Oh sorry, that's a trap for 300.
-blarg
LOL!

Actually, a level 30 trap:
It's a giant orrey (you know, the things showing motion of planets)
Except:
It's whirling at a frenzied speed.
It's a far realms widget, so the orbs don't move in ordinary, euclidian geometry, but rather through higher dimensional space.
The orbs are actually spheres of annihalation.
It can sprout legs to chase you down ;)
Oh, and if you break it Great Cthulu appears and eats 1d4 adventurers per round :p
 

I hope they can find a way to make traps fun, no matter what the level.

Current problems:

1. "Guess the square" searching. Either your specialized trapsmith searches every single square (time-consuming and non-heroic) or the player (not the character) has to successfully guess which square might have a trap and declare his search.

Noticing a trap is there should be some sort of automatic roll.

2. One roll, one skill, one person contributing, encounter over.
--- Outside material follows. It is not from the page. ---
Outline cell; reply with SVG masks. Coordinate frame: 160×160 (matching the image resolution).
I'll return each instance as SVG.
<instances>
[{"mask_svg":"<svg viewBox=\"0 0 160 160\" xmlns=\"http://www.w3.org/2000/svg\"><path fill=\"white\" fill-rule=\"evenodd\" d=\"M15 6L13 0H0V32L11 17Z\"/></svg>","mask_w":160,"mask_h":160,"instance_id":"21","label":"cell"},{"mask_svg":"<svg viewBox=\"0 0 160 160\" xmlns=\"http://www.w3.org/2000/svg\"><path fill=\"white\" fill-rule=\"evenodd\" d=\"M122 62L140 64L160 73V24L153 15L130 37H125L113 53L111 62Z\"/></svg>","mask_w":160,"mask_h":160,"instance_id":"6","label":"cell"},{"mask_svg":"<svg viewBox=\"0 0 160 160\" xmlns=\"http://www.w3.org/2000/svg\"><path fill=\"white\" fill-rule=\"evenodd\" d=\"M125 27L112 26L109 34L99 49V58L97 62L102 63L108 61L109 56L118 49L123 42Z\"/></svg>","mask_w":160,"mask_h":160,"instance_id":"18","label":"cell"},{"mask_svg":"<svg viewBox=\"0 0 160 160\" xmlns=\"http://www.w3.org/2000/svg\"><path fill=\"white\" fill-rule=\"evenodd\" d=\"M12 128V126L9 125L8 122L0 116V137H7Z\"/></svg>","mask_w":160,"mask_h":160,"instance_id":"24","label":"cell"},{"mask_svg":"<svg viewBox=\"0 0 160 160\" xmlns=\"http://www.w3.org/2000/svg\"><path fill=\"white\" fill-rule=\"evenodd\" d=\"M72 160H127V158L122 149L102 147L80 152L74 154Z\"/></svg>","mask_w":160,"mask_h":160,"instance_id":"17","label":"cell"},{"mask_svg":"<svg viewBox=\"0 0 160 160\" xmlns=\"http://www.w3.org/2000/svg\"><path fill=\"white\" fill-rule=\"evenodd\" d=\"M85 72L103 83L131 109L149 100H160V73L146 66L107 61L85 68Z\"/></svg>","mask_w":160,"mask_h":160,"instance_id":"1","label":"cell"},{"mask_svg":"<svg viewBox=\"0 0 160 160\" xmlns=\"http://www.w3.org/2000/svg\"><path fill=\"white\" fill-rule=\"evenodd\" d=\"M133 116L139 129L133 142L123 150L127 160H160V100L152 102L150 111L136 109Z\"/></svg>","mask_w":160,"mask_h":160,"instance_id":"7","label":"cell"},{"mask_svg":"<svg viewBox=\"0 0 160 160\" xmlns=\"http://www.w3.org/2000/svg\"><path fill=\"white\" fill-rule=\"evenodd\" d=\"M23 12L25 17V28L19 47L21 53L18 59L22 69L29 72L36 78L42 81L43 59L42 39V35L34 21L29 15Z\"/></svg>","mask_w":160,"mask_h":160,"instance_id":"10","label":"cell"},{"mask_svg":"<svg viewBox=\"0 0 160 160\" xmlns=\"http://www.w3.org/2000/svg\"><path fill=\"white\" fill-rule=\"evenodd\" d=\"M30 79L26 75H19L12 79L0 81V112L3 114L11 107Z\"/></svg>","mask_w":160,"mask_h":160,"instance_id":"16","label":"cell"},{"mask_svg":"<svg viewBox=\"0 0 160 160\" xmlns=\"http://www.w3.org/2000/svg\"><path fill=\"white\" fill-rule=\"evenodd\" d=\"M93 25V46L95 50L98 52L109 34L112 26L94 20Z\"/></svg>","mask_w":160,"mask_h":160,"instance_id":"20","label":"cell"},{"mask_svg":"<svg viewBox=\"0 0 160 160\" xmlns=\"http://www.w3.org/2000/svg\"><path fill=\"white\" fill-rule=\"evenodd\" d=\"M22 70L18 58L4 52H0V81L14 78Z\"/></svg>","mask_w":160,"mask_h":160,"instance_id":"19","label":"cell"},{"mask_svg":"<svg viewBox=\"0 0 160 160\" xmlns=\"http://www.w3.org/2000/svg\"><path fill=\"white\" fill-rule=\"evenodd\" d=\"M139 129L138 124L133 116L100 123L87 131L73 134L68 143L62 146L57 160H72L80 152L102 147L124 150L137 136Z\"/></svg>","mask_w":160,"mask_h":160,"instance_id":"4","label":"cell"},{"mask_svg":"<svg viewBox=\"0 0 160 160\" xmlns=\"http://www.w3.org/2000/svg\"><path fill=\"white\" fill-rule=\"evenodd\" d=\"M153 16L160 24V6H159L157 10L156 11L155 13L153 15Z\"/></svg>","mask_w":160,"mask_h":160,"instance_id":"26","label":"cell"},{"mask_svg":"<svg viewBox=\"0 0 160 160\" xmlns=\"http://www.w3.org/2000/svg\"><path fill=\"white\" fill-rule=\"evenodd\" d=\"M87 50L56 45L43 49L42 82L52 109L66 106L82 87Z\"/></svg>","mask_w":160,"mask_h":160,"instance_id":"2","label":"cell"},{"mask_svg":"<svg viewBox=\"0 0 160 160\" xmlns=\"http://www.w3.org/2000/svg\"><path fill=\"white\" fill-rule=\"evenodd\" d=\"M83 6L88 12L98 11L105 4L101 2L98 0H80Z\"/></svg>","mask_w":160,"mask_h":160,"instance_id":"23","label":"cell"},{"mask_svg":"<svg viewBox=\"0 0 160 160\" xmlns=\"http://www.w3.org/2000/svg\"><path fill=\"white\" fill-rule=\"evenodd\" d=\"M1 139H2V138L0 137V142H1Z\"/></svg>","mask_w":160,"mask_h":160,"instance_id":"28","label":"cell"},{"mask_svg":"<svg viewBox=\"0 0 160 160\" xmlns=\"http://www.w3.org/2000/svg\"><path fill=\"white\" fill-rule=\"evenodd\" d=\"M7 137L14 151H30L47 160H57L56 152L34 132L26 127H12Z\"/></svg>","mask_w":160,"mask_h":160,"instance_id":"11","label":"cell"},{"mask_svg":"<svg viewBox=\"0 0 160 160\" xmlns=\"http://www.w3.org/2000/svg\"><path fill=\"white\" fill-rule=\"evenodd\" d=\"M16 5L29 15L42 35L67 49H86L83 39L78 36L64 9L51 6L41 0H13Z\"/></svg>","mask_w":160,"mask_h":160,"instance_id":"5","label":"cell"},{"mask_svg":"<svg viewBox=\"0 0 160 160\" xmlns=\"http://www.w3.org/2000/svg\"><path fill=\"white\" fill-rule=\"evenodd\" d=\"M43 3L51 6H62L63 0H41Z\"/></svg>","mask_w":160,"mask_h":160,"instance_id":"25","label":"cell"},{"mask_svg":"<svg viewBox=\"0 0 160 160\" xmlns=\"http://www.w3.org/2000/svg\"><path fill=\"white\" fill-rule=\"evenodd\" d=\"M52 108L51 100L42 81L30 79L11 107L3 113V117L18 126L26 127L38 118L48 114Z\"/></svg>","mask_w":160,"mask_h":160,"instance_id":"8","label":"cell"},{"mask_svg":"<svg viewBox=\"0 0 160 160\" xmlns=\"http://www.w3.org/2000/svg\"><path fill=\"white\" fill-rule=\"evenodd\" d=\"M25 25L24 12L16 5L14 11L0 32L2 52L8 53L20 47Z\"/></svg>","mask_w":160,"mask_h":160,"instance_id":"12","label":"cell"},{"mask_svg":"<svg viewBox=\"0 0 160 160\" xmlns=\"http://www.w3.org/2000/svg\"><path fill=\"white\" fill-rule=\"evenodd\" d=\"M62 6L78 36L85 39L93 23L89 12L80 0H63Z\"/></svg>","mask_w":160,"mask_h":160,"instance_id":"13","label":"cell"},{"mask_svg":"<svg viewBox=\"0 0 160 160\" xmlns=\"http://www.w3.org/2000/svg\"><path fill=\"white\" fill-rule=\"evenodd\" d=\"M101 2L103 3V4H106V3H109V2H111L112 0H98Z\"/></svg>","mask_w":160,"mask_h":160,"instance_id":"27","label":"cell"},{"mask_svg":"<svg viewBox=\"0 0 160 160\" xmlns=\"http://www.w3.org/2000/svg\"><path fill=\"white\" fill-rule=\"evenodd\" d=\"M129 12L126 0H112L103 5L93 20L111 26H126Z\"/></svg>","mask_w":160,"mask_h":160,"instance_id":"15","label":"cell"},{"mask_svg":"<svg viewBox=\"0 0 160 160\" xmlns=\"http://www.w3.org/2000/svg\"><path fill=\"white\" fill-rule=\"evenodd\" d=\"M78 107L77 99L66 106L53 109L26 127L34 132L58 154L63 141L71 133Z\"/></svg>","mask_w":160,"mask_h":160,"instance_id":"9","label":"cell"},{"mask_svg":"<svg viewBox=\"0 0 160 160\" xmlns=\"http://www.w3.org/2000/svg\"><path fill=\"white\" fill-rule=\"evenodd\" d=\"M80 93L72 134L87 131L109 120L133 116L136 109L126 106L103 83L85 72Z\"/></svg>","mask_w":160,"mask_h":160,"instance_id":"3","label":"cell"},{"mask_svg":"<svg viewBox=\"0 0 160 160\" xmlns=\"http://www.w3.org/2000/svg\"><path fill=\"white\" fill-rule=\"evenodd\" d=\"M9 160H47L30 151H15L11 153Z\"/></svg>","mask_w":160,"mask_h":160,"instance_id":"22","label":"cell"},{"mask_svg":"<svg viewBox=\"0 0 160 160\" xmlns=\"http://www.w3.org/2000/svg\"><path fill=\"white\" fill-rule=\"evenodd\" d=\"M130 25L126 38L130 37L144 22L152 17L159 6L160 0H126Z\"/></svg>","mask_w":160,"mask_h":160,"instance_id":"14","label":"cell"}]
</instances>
Compare that to an encounter with a monster.
 

The first thing that popped into my head on reading "What does a 30th level trap look like?" was a scene from the Lensman books where they killed a planet by placing two other planets on intersecting orbits so that all three planets collided with a big smoosh.

Now THATS a 30th level trap. :lol:
 

mmu1 said:
I dunno, really high-end traps always mess with my suspension of disbelief.

Doode, of all the things that *could* mess with one's suspension of disbelief in D&D, high-end traps have got to be near the bottom of the list. ;)
 

I just hope they severely reduce costs for traps. The multi-thousand gold piece costs for a hole covered with leaves were just completely stupid.